Llueven las quejas por los precios, cuando no se han llenado las gradas. Vídeo
Por Luis Santiago Arce / Enviado Especial
Santo Domingo - La expresión de Rosmary Zabeta al salir ayer de la boletería del Estadio Quisqueya fue más que elocuente.
“Muy caras las entradas. Por siete boletos 11,270 pesos (poco más de $300) para palco AA. Eso es un abuso. ¿Cómo uno apoya la Serie del Caribe?”, expresó Zabeta a viva voz con sus taquillas en mano para el choque de anoche entre Puerto Rico y República Dominicana en la tercera fecha de la Serie del Caribe Santo Domingo 2012.
A pesar de la masiva afición quisqueyana por el béisbol, la asistencia en las dos jornadas iniciales a duras penas ha alcanzado 4,000 espectadores, en una instalación con capacidad para poco más de 12,000 fanáticos.
Los derechos de boletería, publicidad y ventas del clásico fueron vendidos a la Comercializadora Deportiva Dominicana (CDD), que fijó precios a las taquillas que no parecen haber sido de agrado en el país.
Alto precio
Los ‘bleachers’ en las esquinas de la gradería, que en el torneo dominicano cuestan $3, se venden ahora a $5, pero el área de preferencia subió de $8 a $40. Los palcos, además, fluctuaban desde $40 (AA) hasta $70 (corporativos), más el pago de impuestos.
“Está muy alto (el precio) y eso incide mucho. La situación (económica) no está muy buena”, comentó Elvis Fernández, también de la capital, al opinar que la representación dominicana con los Leones del Escogido es otro elemento en contra de la asistencia al evento.
“Si hubiera sido el Licey o las Águilas es otra cosa, pero al final va a venir mucha gente”, agregó, y Fanny Mercedes, de La Romana, subrayó que “las condiciones no están ideales en el sentido económico, que es lo que priva”.

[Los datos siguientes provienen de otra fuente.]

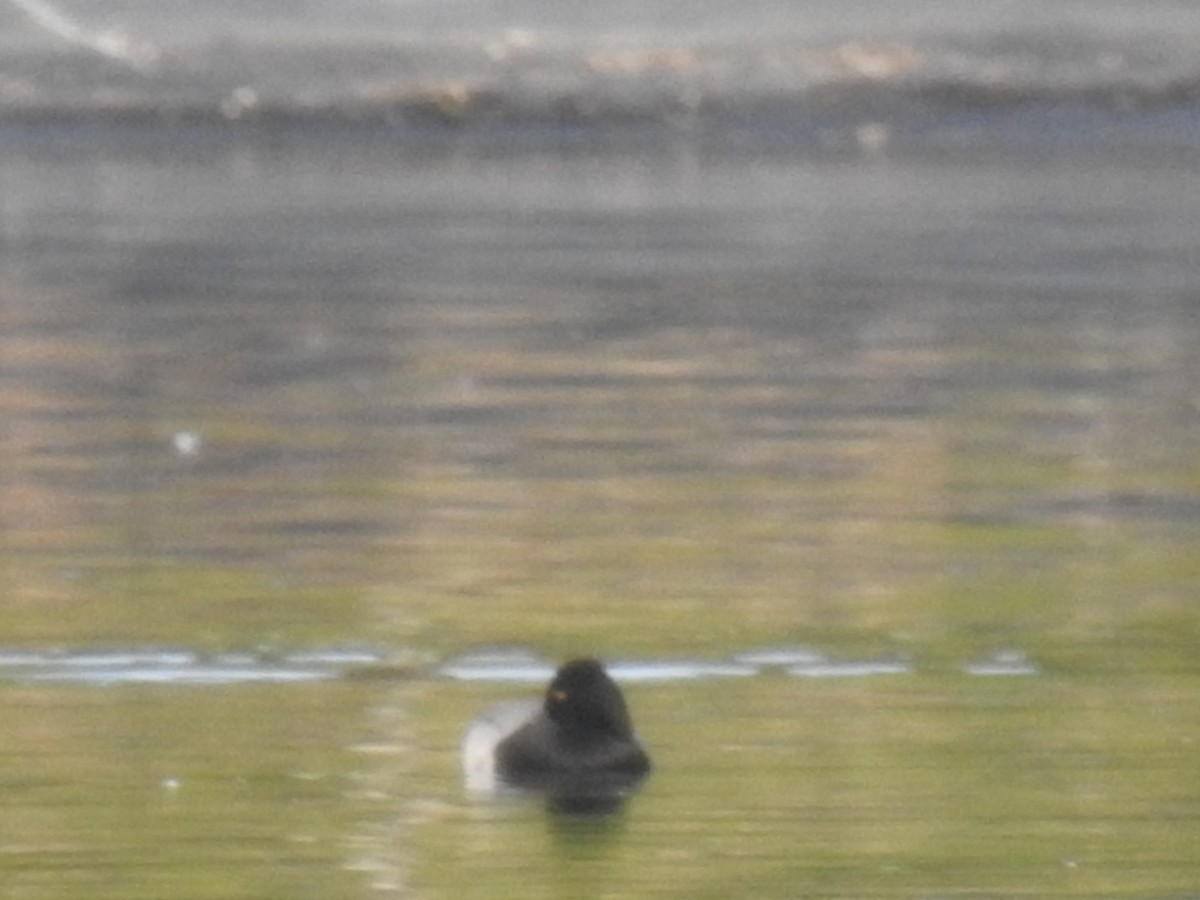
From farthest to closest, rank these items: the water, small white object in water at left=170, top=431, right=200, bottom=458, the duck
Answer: small white object in water at left=170, top=431, right=200, bottom=458, the duck, the water

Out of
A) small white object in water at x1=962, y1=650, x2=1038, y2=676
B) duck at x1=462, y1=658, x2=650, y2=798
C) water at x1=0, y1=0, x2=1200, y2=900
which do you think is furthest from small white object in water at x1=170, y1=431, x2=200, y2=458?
duck at x1=462, y1=658, x2=650, y2=798

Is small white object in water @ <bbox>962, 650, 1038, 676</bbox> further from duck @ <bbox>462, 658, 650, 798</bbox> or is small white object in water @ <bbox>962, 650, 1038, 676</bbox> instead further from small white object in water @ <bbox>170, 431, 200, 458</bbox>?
small white object in water @ <bbox>170, 431, 200, 458</bbox>

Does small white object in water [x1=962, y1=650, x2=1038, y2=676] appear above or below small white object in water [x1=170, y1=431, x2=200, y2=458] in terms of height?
below

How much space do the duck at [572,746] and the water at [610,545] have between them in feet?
0.33

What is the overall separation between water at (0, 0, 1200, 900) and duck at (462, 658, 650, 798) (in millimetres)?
99

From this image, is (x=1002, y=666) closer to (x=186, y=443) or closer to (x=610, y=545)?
(x=610, y=545)

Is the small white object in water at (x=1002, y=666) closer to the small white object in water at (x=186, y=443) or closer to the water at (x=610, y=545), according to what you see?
the water at (x=610, y=545)

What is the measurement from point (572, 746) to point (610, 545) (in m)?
4.30

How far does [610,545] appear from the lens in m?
15.1

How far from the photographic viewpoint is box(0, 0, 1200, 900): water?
10.4 m

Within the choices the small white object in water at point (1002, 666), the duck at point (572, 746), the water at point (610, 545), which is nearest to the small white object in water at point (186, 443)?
the water at point (610, 545)

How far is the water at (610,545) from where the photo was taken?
1037 cm

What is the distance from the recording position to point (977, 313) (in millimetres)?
27156

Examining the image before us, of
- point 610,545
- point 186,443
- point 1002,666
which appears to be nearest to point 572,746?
point 1002,666
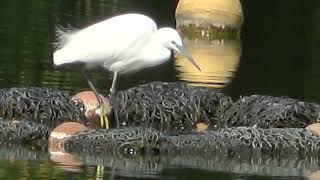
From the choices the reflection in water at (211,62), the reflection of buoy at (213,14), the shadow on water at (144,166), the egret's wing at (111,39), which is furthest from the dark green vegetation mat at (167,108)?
the reflection of buoy at (213,14)

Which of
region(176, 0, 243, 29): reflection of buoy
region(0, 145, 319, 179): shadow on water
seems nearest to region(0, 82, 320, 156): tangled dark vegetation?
region(0, 145, 319, 179): shadow on water

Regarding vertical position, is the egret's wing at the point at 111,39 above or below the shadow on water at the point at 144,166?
above

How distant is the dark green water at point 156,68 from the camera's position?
1128cm

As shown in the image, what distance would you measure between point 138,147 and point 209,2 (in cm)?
1410

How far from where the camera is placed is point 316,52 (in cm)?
2427

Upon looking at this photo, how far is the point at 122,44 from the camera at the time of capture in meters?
13.6

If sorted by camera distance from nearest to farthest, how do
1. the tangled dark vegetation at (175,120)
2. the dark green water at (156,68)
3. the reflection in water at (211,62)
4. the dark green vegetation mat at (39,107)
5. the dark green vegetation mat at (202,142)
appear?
the dark green water at (156,68), the dark green vegetation mat at (202,142), the tangled dark vegetation at (175,120), the dark green vegetation mat at (39,107), the reflection in water at (211,62)

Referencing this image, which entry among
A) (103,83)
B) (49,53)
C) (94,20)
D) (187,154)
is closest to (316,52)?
(94,20)

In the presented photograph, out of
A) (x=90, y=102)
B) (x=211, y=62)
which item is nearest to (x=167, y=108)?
(x=90, y=102)

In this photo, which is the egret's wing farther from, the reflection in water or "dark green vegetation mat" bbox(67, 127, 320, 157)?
the reflection in water

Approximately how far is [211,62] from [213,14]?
16.9 feet

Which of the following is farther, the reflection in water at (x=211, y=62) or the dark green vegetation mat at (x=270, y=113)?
the reflection in water at (x=211, y=62)

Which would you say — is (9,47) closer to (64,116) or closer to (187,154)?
(64,116)

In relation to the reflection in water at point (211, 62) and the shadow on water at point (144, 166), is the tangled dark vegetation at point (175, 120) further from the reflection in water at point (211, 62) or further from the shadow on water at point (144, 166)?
the reflection in water at point (211, 62)
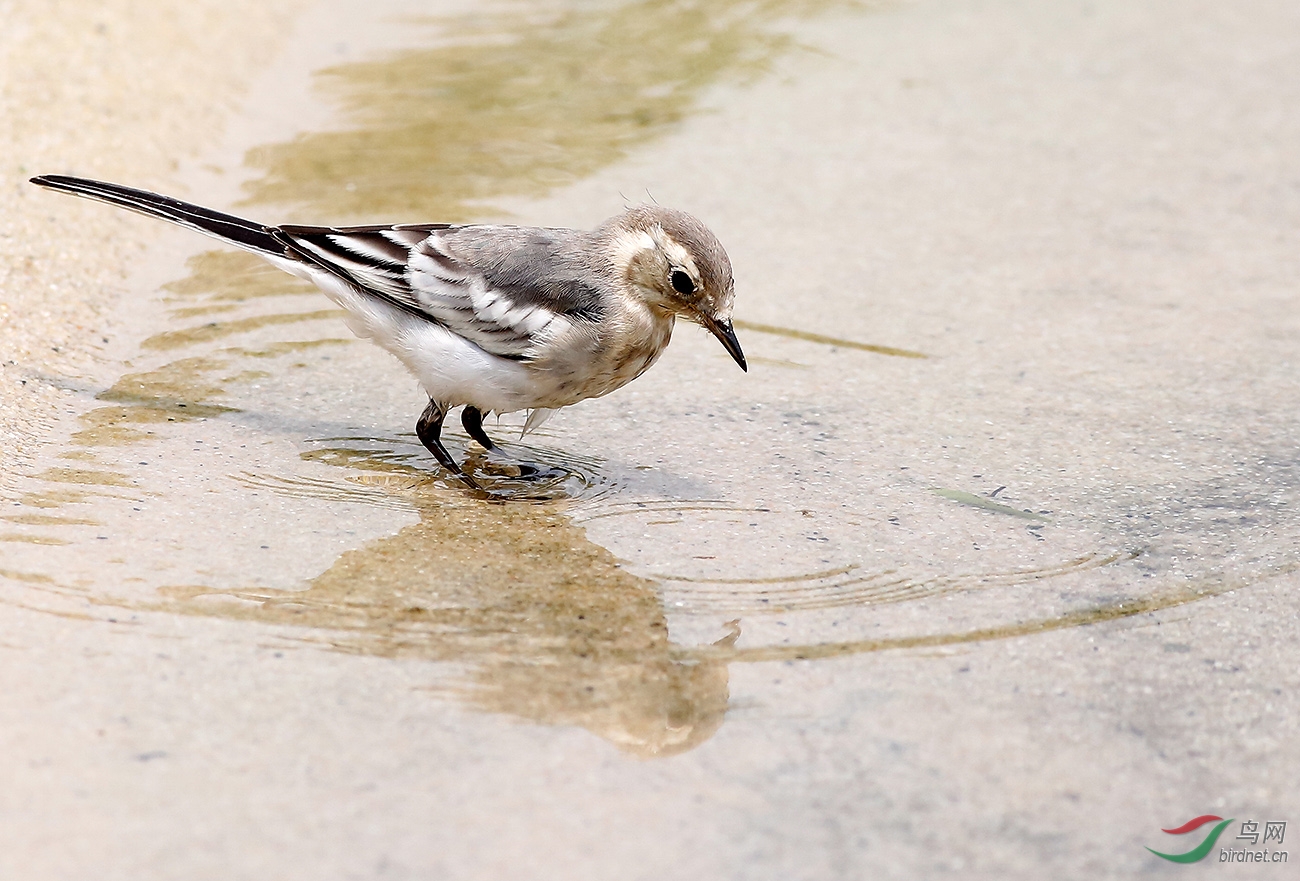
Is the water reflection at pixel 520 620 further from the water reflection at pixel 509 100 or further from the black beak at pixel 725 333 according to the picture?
the water reflection at pixel 509 100

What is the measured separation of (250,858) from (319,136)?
20.4 feet

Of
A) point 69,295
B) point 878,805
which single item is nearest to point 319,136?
point 69,295

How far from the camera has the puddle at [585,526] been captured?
13.8ft

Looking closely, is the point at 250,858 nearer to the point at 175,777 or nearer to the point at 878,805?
the point at 175,777

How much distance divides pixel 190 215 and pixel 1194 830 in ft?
14.9

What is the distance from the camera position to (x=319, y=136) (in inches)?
339

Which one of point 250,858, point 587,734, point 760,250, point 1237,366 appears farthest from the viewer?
point 760,250

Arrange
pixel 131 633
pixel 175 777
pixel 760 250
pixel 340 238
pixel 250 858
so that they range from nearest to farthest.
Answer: pixel 250 858, pixel 175 777, pixel 131 633, pixel 340 238, pixel 760 250

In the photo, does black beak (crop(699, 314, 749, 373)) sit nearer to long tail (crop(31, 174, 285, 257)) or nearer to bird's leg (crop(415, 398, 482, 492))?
bird's leg (crop(415, 398, 482, 492))

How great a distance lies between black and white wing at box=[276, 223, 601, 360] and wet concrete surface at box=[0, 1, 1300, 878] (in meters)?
0.61

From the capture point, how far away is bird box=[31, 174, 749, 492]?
543cm

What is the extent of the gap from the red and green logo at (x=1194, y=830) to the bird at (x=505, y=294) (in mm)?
2593

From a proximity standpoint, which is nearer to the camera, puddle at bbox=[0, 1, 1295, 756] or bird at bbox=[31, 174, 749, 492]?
puddle at bbox=[0, 1, 1295, 756]

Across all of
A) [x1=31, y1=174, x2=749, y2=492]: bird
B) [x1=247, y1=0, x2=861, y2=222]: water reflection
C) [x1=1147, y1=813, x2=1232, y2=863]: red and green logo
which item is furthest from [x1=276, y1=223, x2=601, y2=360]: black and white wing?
[x1=1147, y1=813, x2=1232, y2=863]: red and green logo
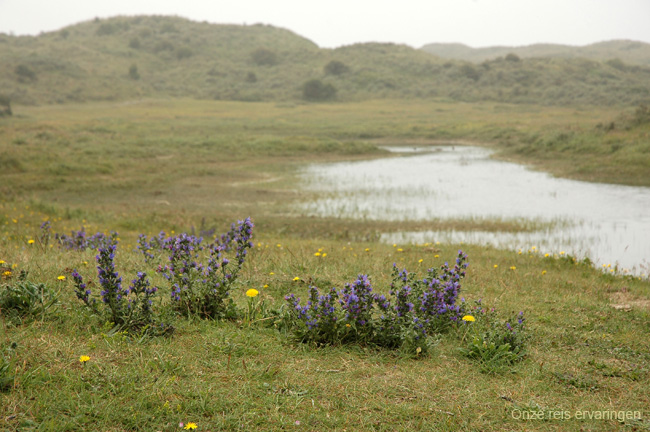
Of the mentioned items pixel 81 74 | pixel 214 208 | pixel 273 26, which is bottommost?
pixel 214 208

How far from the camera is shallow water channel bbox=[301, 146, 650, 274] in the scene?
42.4 ft

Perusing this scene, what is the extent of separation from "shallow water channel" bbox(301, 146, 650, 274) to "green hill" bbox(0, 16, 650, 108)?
44.2 m

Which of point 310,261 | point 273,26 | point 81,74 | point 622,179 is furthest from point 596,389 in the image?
point 273,26

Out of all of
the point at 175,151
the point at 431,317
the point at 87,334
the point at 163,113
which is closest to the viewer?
the point at 87,334

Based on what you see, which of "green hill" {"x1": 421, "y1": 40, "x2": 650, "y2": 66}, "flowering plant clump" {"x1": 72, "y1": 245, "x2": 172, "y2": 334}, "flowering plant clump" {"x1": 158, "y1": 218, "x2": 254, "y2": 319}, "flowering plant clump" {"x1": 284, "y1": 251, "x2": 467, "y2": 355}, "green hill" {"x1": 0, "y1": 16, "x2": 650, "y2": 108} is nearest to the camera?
"flowering plant clump" {"x1": 72, "y1": 245, "x2": 172, "y2": 334}

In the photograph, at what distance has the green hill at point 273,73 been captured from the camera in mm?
65312

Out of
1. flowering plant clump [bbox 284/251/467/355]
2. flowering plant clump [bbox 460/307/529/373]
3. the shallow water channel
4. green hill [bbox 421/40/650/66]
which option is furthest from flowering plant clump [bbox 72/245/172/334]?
green hill [bbox 421/40/650/66]

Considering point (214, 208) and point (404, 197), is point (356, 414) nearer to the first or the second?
point (214, 208)

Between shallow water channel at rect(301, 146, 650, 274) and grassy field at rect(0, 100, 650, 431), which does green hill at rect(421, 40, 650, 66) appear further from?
grassy field at rect(0, 100, 650, 431)

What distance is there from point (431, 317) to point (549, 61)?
279 feet

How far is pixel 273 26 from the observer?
12012cm

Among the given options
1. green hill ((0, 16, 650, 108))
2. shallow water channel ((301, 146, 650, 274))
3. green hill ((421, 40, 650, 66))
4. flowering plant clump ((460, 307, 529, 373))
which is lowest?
shallow water channel ((301, 146, 650, 274))

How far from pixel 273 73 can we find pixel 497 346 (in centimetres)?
8245

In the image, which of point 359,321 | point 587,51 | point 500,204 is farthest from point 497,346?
point 587,51
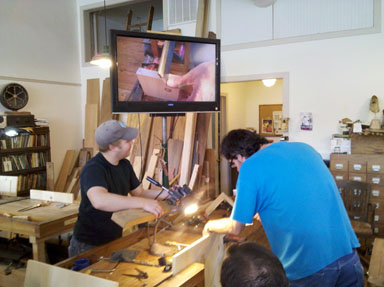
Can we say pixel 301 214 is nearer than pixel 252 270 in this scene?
No

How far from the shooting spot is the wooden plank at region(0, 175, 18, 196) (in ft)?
12.1

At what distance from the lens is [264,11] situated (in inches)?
175

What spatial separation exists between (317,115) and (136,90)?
2.38m

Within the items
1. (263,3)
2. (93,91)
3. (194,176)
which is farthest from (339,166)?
(93,91)

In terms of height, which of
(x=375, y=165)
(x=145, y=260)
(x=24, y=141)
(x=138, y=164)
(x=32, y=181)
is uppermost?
(x=24, y=141)

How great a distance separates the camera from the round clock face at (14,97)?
4.63 metres

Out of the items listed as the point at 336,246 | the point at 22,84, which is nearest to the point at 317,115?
the point at 336,246

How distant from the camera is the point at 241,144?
1.88m

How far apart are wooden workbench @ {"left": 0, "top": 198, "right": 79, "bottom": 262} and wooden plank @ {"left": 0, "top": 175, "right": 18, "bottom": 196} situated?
0.56 meters

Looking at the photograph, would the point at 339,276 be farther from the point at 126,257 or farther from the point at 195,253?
the point at 126,257

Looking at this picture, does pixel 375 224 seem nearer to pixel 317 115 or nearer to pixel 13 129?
pixel 317 115

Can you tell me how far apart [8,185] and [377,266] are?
3547mm

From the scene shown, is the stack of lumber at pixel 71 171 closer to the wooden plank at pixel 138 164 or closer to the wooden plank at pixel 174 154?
the wooden plank at pixel 138 164

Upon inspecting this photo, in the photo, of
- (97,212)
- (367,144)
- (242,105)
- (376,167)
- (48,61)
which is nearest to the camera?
(97,212)
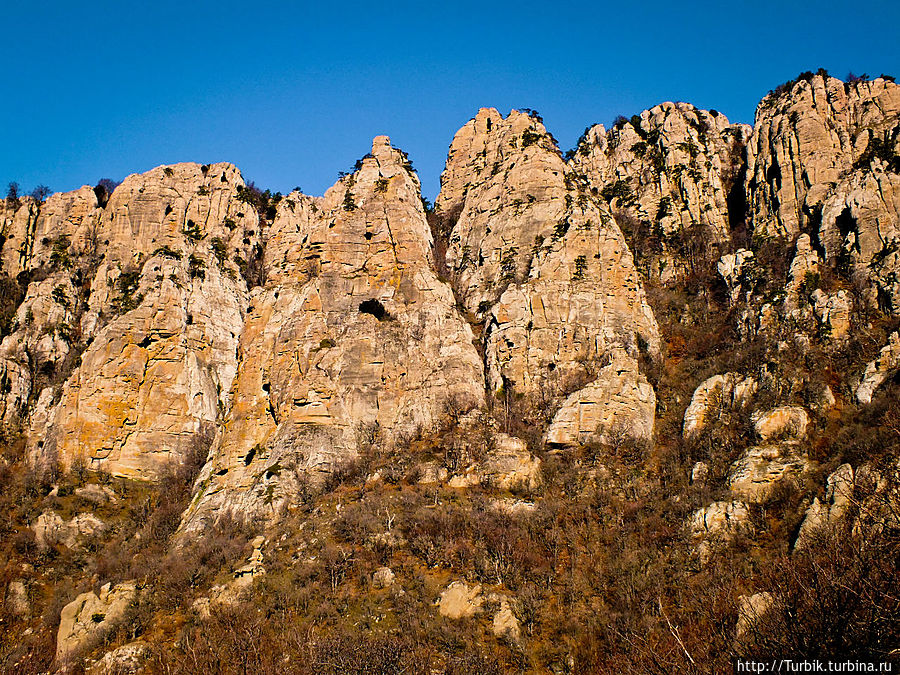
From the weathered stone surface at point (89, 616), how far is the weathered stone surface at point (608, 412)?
27896 millimetres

Mientras, el relacionista público de la Liga Dominicana (Lidom), Jorge Torres, declaró que “es un asunto, no de preocupación, pero sí de observación que quizás no veamos el estadio lleno en todos los partidos”.
A su juicio, el masivo respaldo a la pasada serie final entre el Escogido y las Águilas ha tenido un efecto negativo para el certamen caribeño.
“Hubo una gran inversión de la familia dominicana para ver todos los juegos y quizás eso ha sido un elemento a ser considerado”, dijo Torres.